Un certificat médical
Les Nobuhira déclarèrent qu’une blessure avait été provoquée lors de «l’incident de 1983», et ils présentèrent un certificat médical.

Cependant, le certificat médical avait été écrit deux mois après la date du soi-disant «incident». Grâce à une déposition, il fut découvert que ce certificat n’avait rien à voir avec «l’incident». Une autre déformation de faits des Nobuhira fut dévoilée.

Une déclaration écrite d’un expert
Peu de temps avant que «Shukan Shincho» ne publie l’article, les Nobuhira firent du chantage par téléphone à la Soka Gakkai. L’enregistrement audio de cet appel fut entendu au tribunal.

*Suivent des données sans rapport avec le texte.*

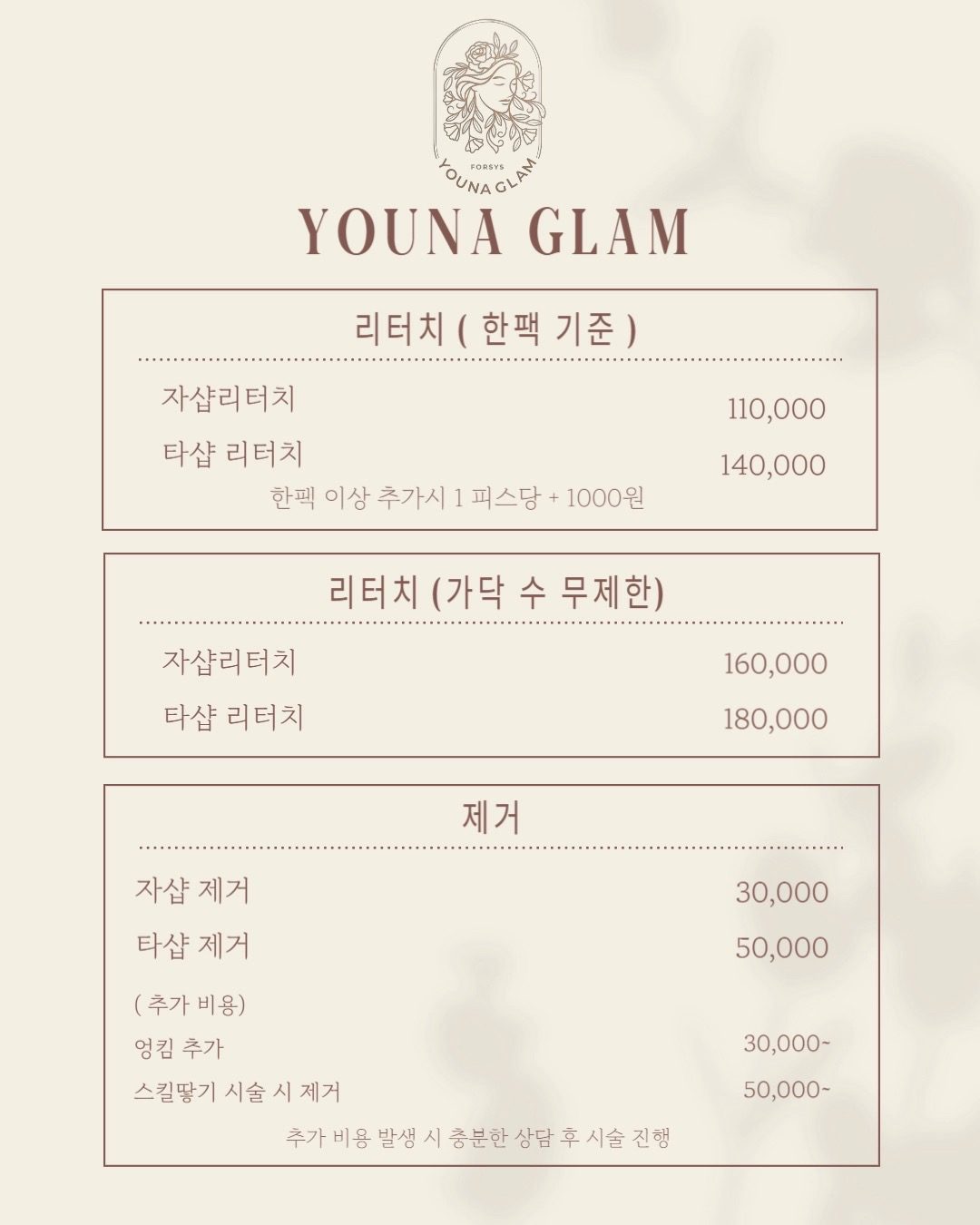 FORSYS
YOUNA GLAM

YOUNA GLAM

리터치 ( 한팩 기준 )

자샵리터치 110,000
타샵 리터치 140,000
한팩 이상 추가시 1 피스당 + 1000원

리터치 (가닥 수 무제한)

자샵리터치 160,000
타샵 리터치 180,000

제거

자샵 제거 30,000
타샵 제거 50,000

( 추가 비용)
엉킴 추가 30,000~
스킬땋기 시술 시 제거 50,000~
추가 비용 발생 시 충분한 상담 후 시술 진행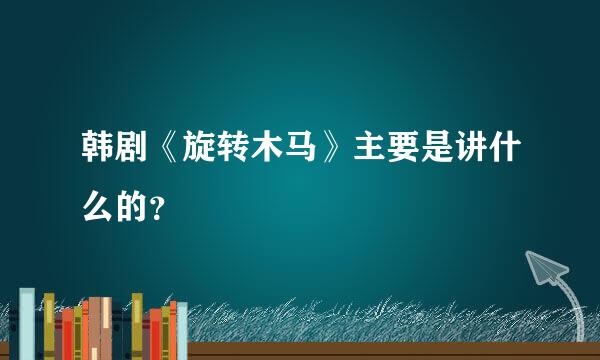 韩剧《旋转木马》主要是讲什么的?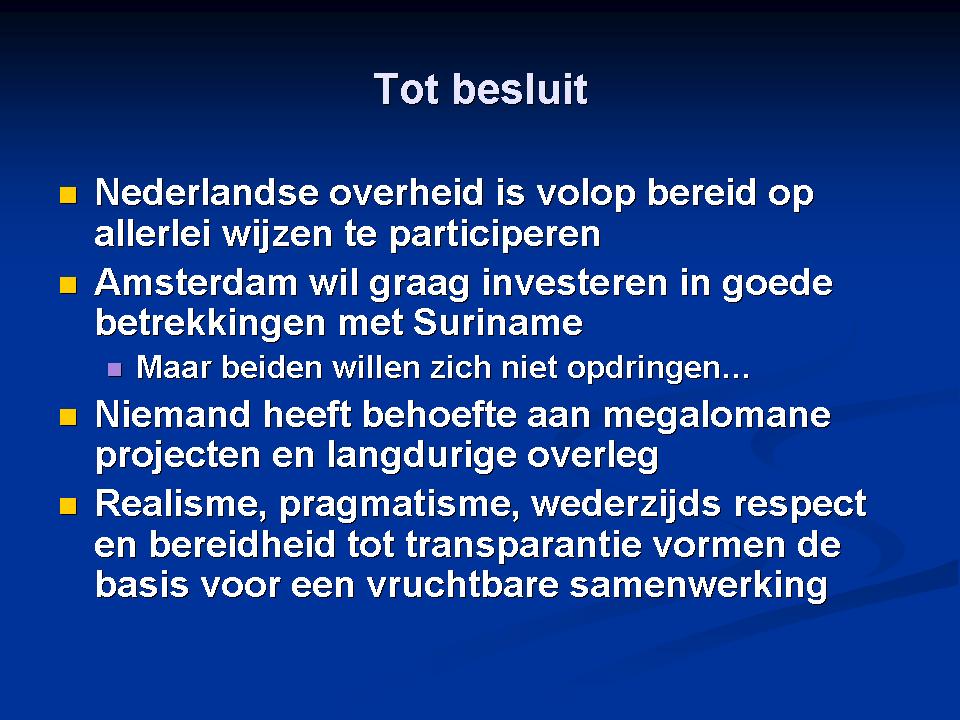 Tot besluit

- Nederlandse overheid is volop bereid op allerlei wijzen te participeren
- Amsterdam wil graag investeren in goede betrekkingen met Suriname
  - Maar beiden willen zich niet opdringen…
- Niemand heeft behoefte aan megalomane projecten en langdurige overleg
- Realisme, pragmatisme, wederzijds respect en bereidheid tot transparantie vormen de basis voor een vruchtbare samenwerking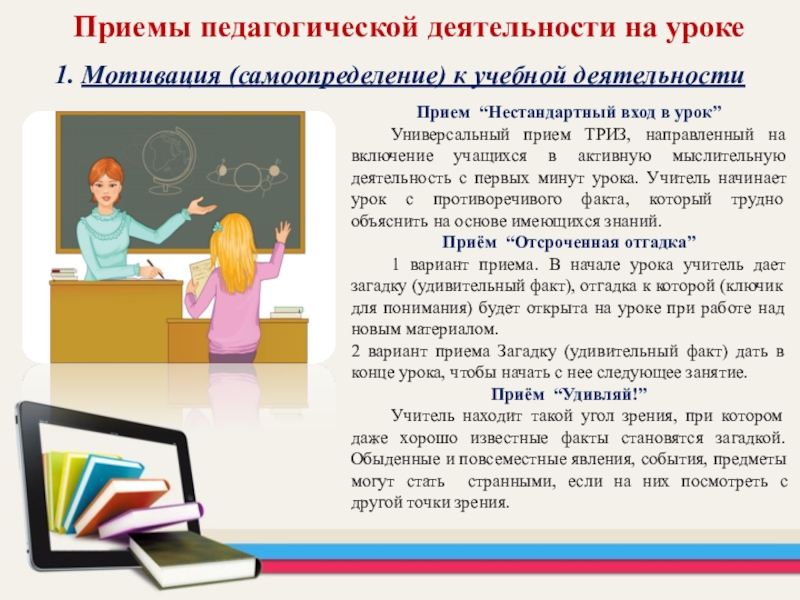 Приемы педагогической деятельности на уроке

1. Мотивация (самоопределение) к учебной деятельности

Прием "Нестандартный вход в урок"

Универсальный прием ТРИЗ, направленный на включение учащихся в активную мыслительную деятельность с первых минут урока. Учитель начинает урок с противоречивого факта, который трудно объяснить на основе имеющихся знаний.

Приём "Отсроченная отгадка"

1 вариант приема. В начале урока учитель дает загадку (удивительный факт), отгадка к которой (ключик для понимания) будет открыта на уроке при работе над новым материалом.

2 вариант приема Загадку (удивительный факт) дать в конце урока, чтобы начать с нее следующее занятие.

Приём "Удивляй!"

Учитель находит такой угол зрения, при котором даже хорошо известные факты становятся загадкой. Обыденные и повсеместные явления, события, предметы могут стать странными, если на них посмотреть с другой точки зрения.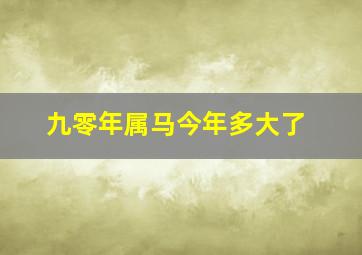 九零年属马今年多大了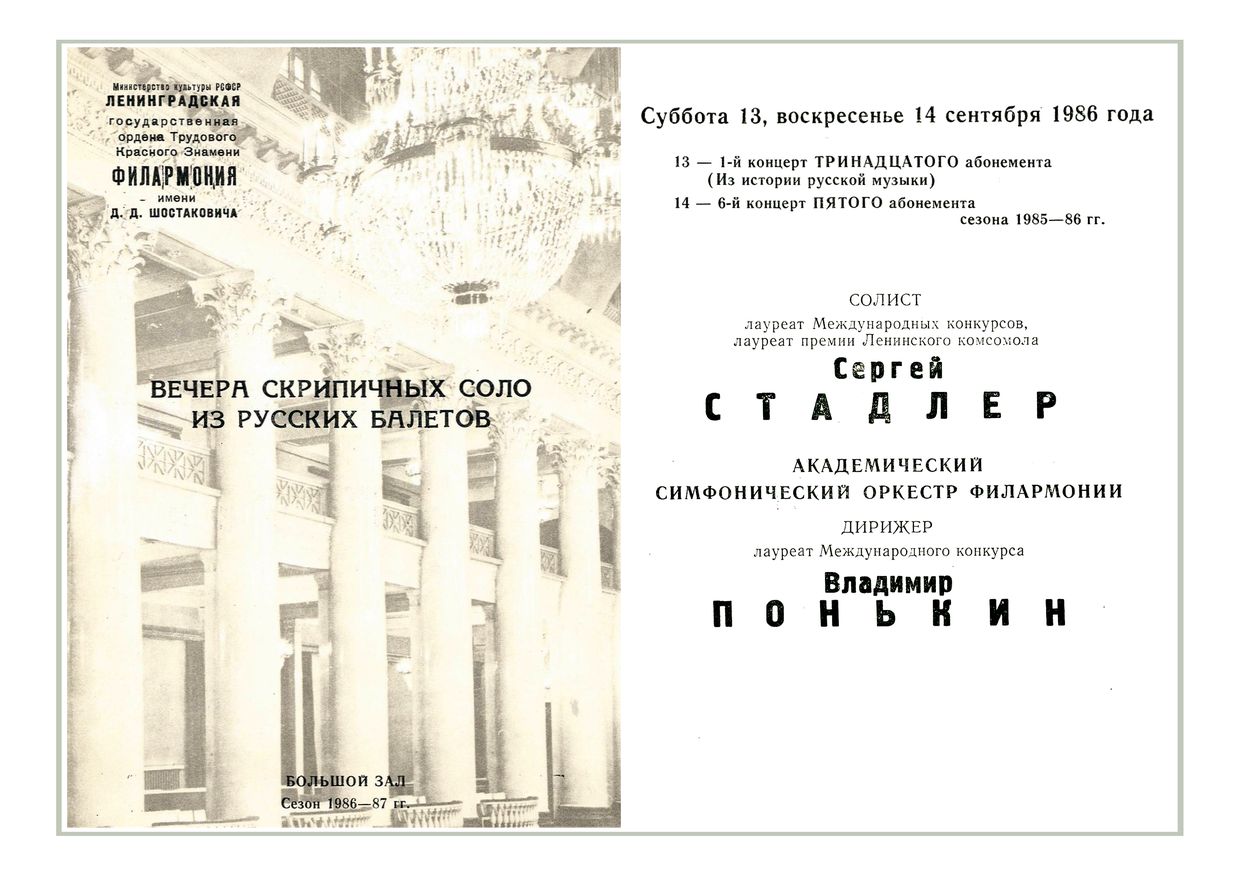 Министерство культуры РСФСР
ЛЕНИНГРАДСКАЯ
государственная
ордена Трудового
Красного Знамени
ФИЛАРМОНИЯ
имени
Д. Д. ШОСТАКОВИЧА

ВЕЧЕРА СКРИПИЧНЫХ СОЛО
ИЗ РУССКИХ БАЛЕТОВ

БОЛЬШОЙ ЗАЛ
Сезон 1986—87 гг.

Суббота 13, воскресенье 14 сентября 1986 года

13 — 1-й концерт ТРИНАДЦАТОГО абонемента
(Из истории русской музыки)
14 — 6-й концерт ПЯТОГО абонемента
сезона 1985—86 гг.

СОЛИСТ
лауреат Международных конкурсов,
лауреат премии Ленинского комсомола
Сергей
СТАДЛЕР

АКАДЕМИЧЕСКИЙ
СИМФОНИЧЕСКИЙ ОРКЕСТР ФИЛАРМОНИИ
ДИРИЖЕР
лауреат Международного конкурса
Владимир
ПОНЬКИН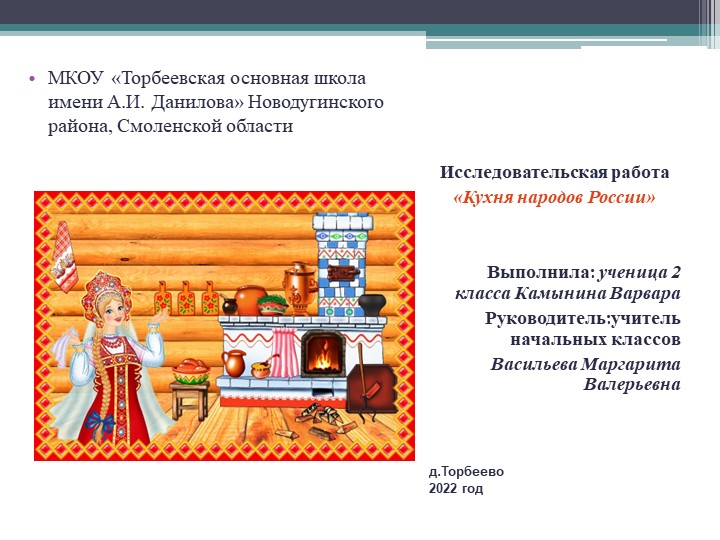 • МКОУ «Торбеевская основная школа имени А.И. Данилова» Новодугинского района, Смоленской области

Исследовательская работа
«Кухня народов России»

Выполнила: ученица 2 класса Камынина Варвара

Руководитель:учитель начальных классов

Васильева Маргарита Валерьевна

д.Торбеево
2022 год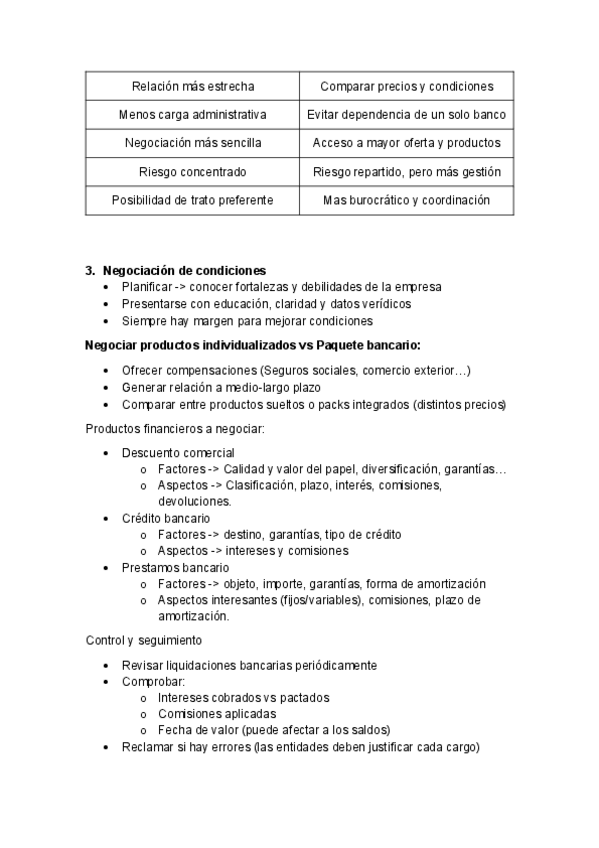 | Relación más estrecha | Comparar precios y condiciones |
|---|---|
| Menos carga administrativa | Evitar dependencia de un solo banco |
| Negociación más sencilla | Acceso a mayor oferta y productos |
| Riesgo concentrado | Riesgo repartido, pero más gestión |
| Posibilidad de trato preferente | Mas burocrático y coordinación |

3. Negociación de condiciones
• Planificar -> conocer fortalezas y debilidades de la empresa
• Presentarse con educación, claridad y datos verídicos
• Siempre hay margen para mejorar condiciones

Negociar productos individualizados vs Paquete bancario:

• Ofrecer compensaciones (Seguros sociales, comercio exterior…)
• Generar relación a medio-largo plazo
• Comparar entre productos sueltos o packs integrados (distintos precios)

Productos financieros a negociar:

• Descuento comercial
o Factores -> Calidad y valor del papel, diversificación, garantías…
o Aspectos -> Clasificación, plazo, interés, comisiones, devoluciones.
• Crédito bancario
o Factores -> destino, garantías, tipo de crédito
o Aspectos -> intereses y comisiones
• Prestamos bancario
o Factores -> objeto, importe, garantías, forma de amortización
o Aspectos interesantes (fijos/variables), comisiones, plazo de amortización.

Control y seguimiento

• Revisar liquidaciones bancarias periódicamente
• Comprobar:
o Intereses cobrados vs pactados
o Comisiones aplicadas
o Fecha de valor (puede afectar a los saldos)
• Reclamar si hay errores (las entidades deben justificar cada cargo)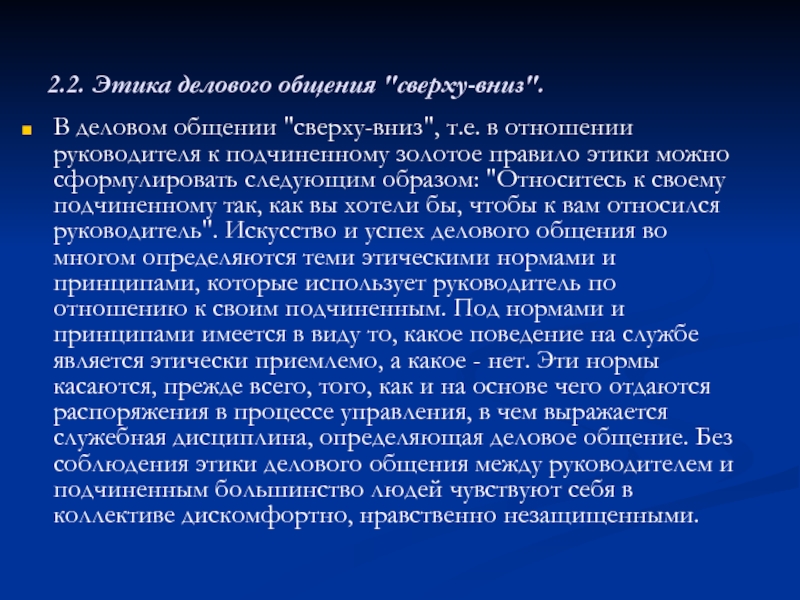 2.2. Этика делового общения "сверху-вниз".

В деловом общении "сверху-вниз", т.е. в отношении руководителя к подчиненному золотое правило этики можно сформулировать следующим образом: "Относитесь к своему подчиненному так, как вы хотели бы, чтобы к вам относился руководитель". Искусство и успех делового общения во многом определяются теми этическими нормами и принципами, которые использует руководитель по отношению к своим подчиненным. Под нормами и принципами имеется в виду то, какое поведение на службе является этически приемлемо, а какое - нет. Эти нормы касаются, прежде всего, того, как и на основе чего отдаются распоряжения в процессе управления, в чем выражается служебная дисциплина, определяющая деловое общение. Без соблюдения этики делового общения между руководителем и подчиненным большинство людей чувствуют себя в коллективе дискомфортно, нравственно незащищенными.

Les Nobuhira produisirent une déclaration écrite d’un expert en empreinte vocale, M. S. d’un centre de recherche, qui affirma que «la voix enregistrée sur la cassette était celle d’une personne différente».

La Soka Gakkai demanda à Takao Suzuki, ancien directeur adjoint du centre de recherche scientifique de la police, et expert international en empreinte vocale, d’examiner l’enregistrement. Selon M. Suzuki, la déclaration de M. S. n’avait aucune base scientifique, et pour cette raison, Susuki authentifia la cassette où se trouve l’enregistrement de l’appel des Nobuhira à la Soka Gakkai.